## Polecenie
Przepisz wiernie fragment poniższych danych od wiersza zawierającego „What magnitude of” aż do samego końca danych, łącznie z tym wierszem.
>>>
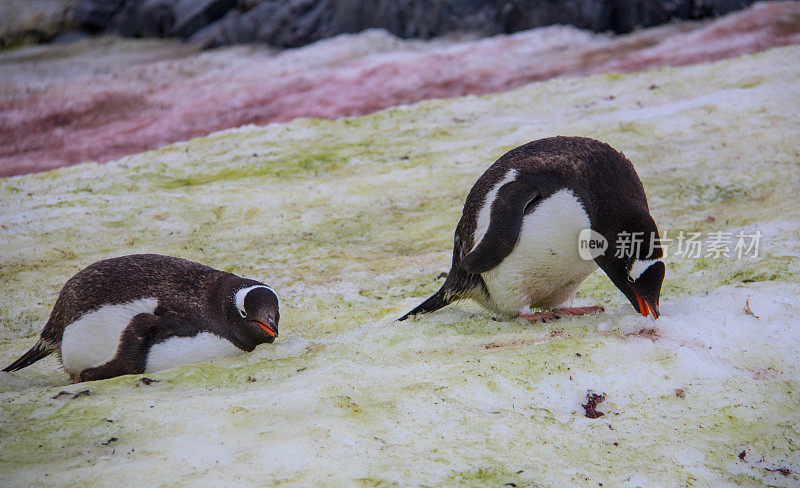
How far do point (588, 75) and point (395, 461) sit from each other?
8.94 metres

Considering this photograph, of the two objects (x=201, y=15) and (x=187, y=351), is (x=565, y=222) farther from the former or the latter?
(x=201, y=15)

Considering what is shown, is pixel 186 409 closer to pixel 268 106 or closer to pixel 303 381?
pixel 303 381

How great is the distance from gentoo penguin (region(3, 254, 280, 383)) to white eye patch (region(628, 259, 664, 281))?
80.0 inches

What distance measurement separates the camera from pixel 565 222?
3.91 metres

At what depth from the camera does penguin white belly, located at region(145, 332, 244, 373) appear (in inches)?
153

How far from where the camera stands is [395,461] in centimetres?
274

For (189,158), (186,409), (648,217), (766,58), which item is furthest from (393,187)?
(766,58)

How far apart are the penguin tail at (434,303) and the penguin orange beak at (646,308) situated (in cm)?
116

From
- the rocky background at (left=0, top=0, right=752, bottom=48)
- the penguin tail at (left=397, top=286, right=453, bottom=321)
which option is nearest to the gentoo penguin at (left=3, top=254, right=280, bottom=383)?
the penguin tail at (left=397, top=286, right=453, bottom=321)

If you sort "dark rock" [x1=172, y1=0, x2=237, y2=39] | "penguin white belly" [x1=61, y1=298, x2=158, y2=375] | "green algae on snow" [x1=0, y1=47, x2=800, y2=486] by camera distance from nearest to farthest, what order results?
1. "green algae on snow" [x1=0, y1=47, x2=800, y2=486]
2. "penguin white belly" [x1=61, y1=298, x2=158, y2=375]
3. "dark rock" [x1=172, y1=0, x2=237, y2=39]

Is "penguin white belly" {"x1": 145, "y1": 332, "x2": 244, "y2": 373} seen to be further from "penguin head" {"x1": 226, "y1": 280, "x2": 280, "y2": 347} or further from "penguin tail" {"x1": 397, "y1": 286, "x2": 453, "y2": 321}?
"penguin tail" {"x1": 397, "y1": 286, "x2": 453, "y2": 321}

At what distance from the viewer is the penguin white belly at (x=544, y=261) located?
3.92 meters

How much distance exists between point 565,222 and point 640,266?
494 mm

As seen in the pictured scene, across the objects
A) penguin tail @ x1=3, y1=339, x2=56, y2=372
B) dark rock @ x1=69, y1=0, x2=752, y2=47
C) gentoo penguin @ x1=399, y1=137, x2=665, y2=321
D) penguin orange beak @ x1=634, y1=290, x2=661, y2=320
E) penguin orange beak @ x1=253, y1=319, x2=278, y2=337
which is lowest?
penguin orange beak @ x1=634, y1=290, x2=661, y2=320
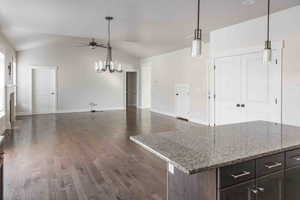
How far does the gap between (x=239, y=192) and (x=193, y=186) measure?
301 mm

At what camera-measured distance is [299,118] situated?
3.59m

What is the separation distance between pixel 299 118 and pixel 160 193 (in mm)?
2733

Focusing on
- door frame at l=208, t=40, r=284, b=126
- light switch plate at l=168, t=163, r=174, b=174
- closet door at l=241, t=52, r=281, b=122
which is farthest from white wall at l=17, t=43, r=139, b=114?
light switch plate at l=168, t=163, r=174, b=174

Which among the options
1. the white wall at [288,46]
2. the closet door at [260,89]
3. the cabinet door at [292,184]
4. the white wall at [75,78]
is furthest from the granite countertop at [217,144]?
the white wall at [75,78]

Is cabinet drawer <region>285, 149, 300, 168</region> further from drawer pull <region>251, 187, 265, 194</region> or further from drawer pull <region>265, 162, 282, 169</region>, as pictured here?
drawer pull <region>251, 187, 265, 194</region>

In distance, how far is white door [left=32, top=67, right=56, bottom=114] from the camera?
9.23 meters

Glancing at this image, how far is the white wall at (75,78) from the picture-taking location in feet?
29.3

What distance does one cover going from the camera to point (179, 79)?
8.33 metres

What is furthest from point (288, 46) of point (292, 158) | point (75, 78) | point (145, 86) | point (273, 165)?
point (75, 78)

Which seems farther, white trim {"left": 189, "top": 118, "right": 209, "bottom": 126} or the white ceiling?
white trim {"left": 189, "top": 118, "right": 209, "bottom": 126}

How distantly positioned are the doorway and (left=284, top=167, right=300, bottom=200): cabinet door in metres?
10.8

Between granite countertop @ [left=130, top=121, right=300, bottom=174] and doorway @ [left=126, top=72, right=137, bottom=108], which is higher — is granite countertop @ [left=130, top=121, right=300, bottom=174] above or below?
below

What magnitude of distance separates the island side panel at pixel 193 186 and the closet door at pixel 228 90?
11.4ft

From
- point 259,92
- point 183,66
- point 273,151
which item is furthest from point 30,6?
point 183,66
<<<
## Rozwiązanie zadania
What magnitude of distance separates the island side panel at pixel 193 186 and the closet door at pixel 228 90?
11.4ft

From
- point 259,92
- point 183,66
- point 273,151
which item is furthest from point 30,6?
point 183,66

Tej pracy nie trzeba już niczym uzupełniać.